Também António Godinho, um dos maiores críticos de Tomás Correia e que fazia parte da lista adversária, onde também estava Bagão Félix, disse aos jornalistas que ia apresentar uma moção de destituição do presidente da Mutualista mas que decidiu não o fazer porque o mais importante “é a instituição”. Contudo, apesar da aprovação, garantiu que “é preciso continuar vigilante” e também criticou a falta de tempo para os associados apresentarem os seus pontos de vista. “Devia haver mais tempo para discussão e uma discussão mais aberta e democrática. Nesse sentido estou dececionado”, admitiu.

Questionado pelos jornalistas, Tomás Correia desvalorizou: “a forma como se vota é como se vota em todos os sítios e de acordo com os princípios mutualistas não há abstenções”.

A reunião magna teve momentos de tensão, segundo disseram vários associados aos jornalistas, com alguns a pedir a demissão de Tomás Correia, incluindo Eugénio Rosa, vogal do Conselho Geral e opositor da atual gestão. Eugénio Rosa afirmou aos associados que “a Associação enfrenta um momento difícil”, segundo apurou o Dinheiro Vivo.

“Não se deixem encantar por estes cantares de sereia. A consolidação de contas dá-nos a verdadeira situação da Associação Mutualista”, frisou Eugénio Rosa.

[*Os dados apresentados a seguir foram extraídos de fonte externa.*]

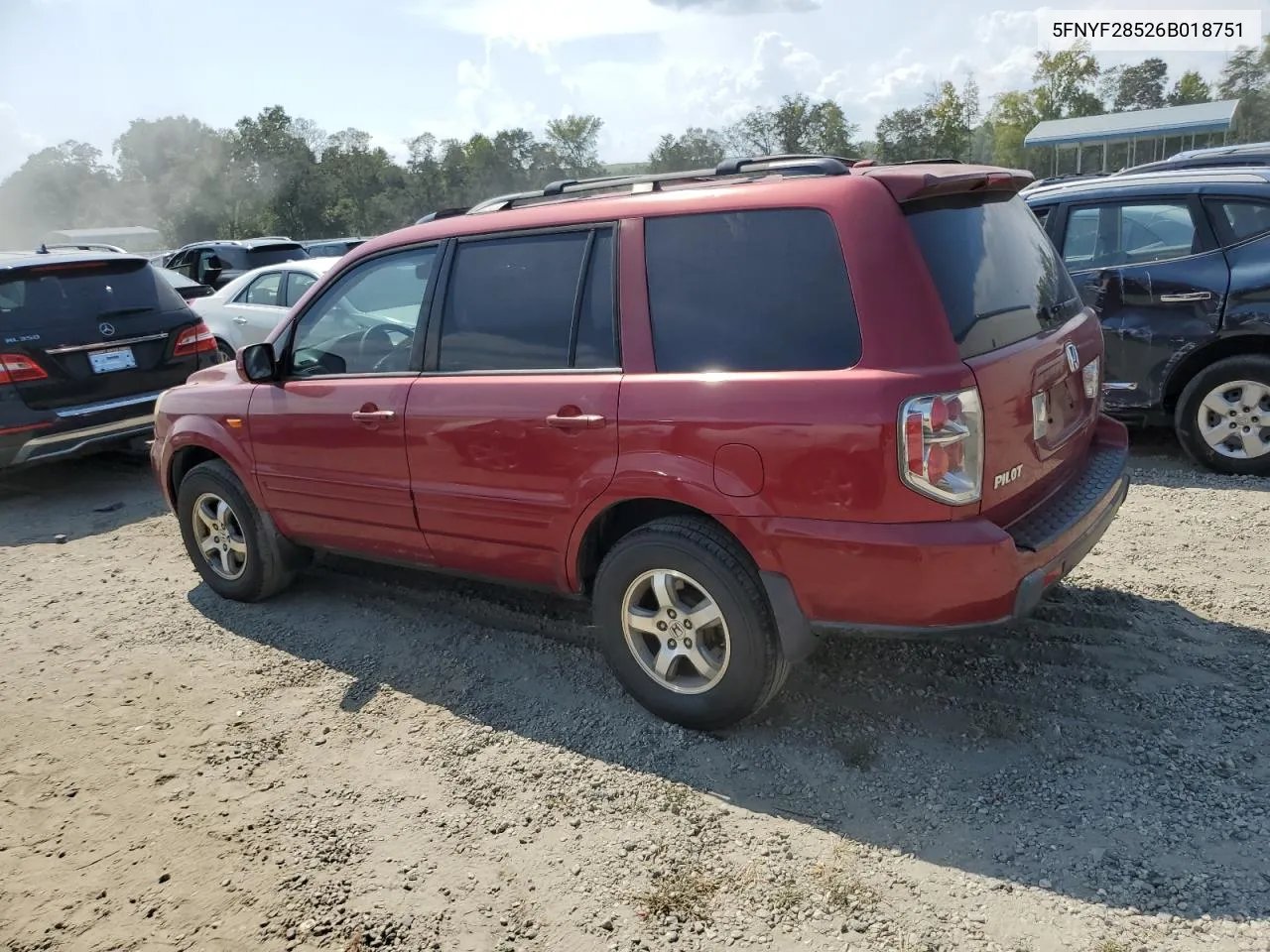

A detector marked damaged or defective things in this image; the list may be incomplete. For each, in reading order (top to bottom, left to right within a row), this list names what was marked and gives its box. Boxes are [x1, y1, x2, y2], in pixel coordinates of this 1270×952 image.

damaged vehicle [1024, 169, 1262, 480]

Presente na reunião magna esteve também o auditor KPMG, que colocou o ênfase às contas de 2015 destacando o capital próprio negativo. O auditor garantiu que associados que não há cenário de liquidação, apurou ainda o Dinheiro Vivo. “As operações vão continuar num ritmo normal. O pressuposto das contas é de que existe continuidade das operações da Associação Mutualista. Não há qualquer cenário de liquidação da Associação Mutualista”.